[Written instruction]: Your output must consist solely of the lines from the one containing "How far is the" through the end of the records, reproduced exactly.

>> START

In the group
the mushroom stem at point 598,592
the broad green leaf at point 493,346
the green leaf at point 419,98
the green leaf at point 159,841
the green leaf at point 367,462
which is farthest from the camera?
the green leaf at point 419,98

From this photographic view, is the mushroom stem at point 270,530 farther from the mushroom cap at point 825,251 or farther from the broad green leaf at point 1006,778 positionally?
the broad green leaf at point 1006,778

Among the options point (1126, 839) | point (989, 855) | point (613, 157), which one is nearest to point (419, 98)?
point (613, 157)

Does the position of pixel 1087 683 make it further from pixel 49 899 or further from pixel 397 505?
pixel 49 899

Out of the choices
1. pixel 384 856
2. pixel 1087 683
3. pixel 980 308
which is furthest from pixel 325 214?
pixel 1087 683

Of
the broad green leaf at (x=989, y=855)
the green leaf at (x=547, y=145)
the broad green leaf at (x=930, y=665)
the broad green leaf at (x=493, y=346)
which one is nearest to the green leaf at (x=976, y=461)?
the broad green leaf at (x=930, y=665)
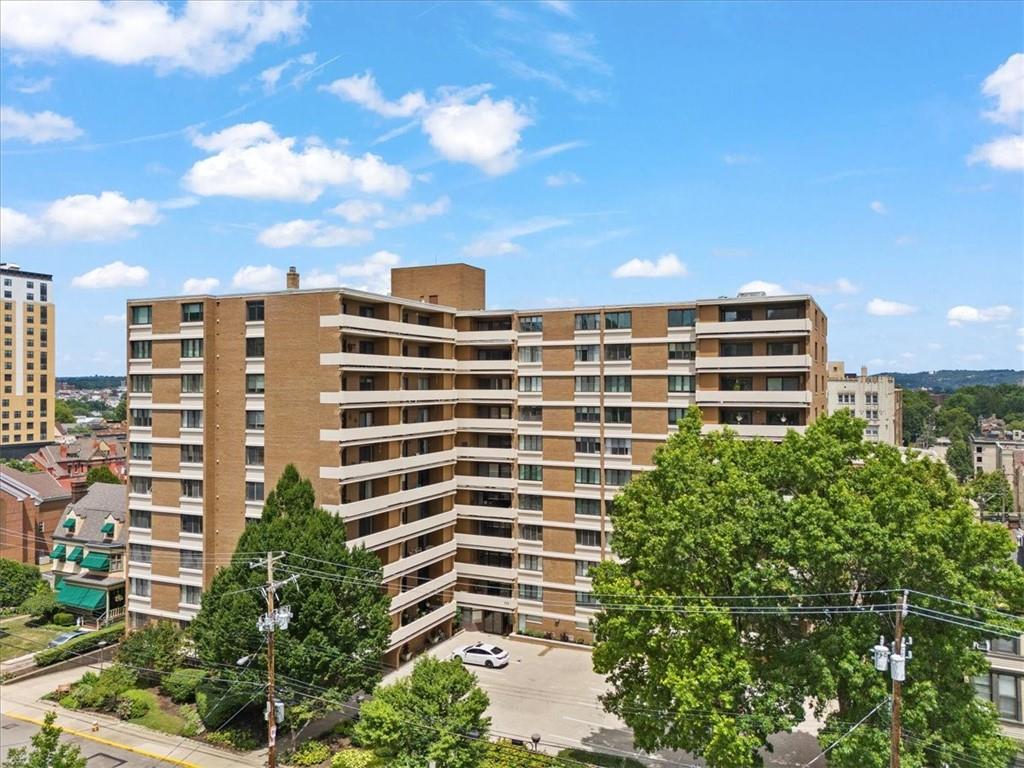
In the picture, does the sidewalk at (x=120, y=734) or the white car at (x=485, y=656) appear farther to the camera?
the white car at (x=485, y=656)

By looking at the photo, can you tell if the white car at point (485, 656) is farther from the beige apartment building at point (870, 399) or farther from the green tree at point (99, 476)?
the beige apartment building at point (870, 399)

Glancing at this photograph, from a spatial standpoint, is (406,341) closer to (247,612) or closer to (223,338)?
(223,338)

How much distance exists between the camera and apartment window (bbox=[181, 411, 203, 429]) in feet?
145

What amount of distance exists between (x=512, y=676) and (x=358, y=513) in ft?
49.3

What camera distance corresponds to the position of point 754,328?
4578 cm

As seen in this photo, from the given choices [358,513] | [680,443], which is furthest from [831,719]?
[358,513]

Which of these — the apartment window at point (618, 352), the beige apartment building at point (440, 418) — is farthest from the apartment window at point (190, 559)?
the apartment window at point (618, 352)

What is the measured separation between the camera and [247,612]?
3547cm

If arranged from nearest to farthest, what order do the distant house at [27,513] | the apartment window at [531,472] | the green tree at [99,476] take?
the apartment window at [531,472] < the distant house at [27,513] < the green tree at [99,476]

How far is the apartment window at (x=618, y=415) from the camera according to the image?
49.8m

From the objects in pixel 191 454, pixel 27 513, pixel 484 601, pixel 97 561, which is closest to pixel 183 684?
pixel 191 454

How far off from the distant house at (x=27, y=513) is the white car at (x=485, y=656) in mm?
46860

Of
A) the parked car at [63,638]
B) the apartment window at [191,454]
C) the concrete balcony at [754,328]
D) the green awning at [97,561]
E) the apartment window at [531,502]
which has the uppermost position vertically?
the concrete balcony at [754,328]

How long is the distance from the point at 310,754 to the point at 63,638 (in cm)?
2653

>> END

[Answer to the exercise]:
How far is the apartment window at (x=618, y=415) from the camera according to the image?
49.8m

From the objects in pixel 191 454, pixel 27 513, pixel 484 601, pixel 97 561, which is closest to pixel 183 684?
pixel 191 454

How far off from the distant house at (x=27, y=513) is the white car at (x=485, y=656) in mm?
46860

Of
A) the parked car at [63,638]
B) the apartment window at [191,454]
C) the concrete balcony at [754,328]
D) the green awning at [97,561]
E) the apartment window at [531,502]
which has the uppermost position vertically?
the concrete balcony at [754,328]

How long is the distance from the point at 310,754 to the point at 63,638 (in cm)?
2653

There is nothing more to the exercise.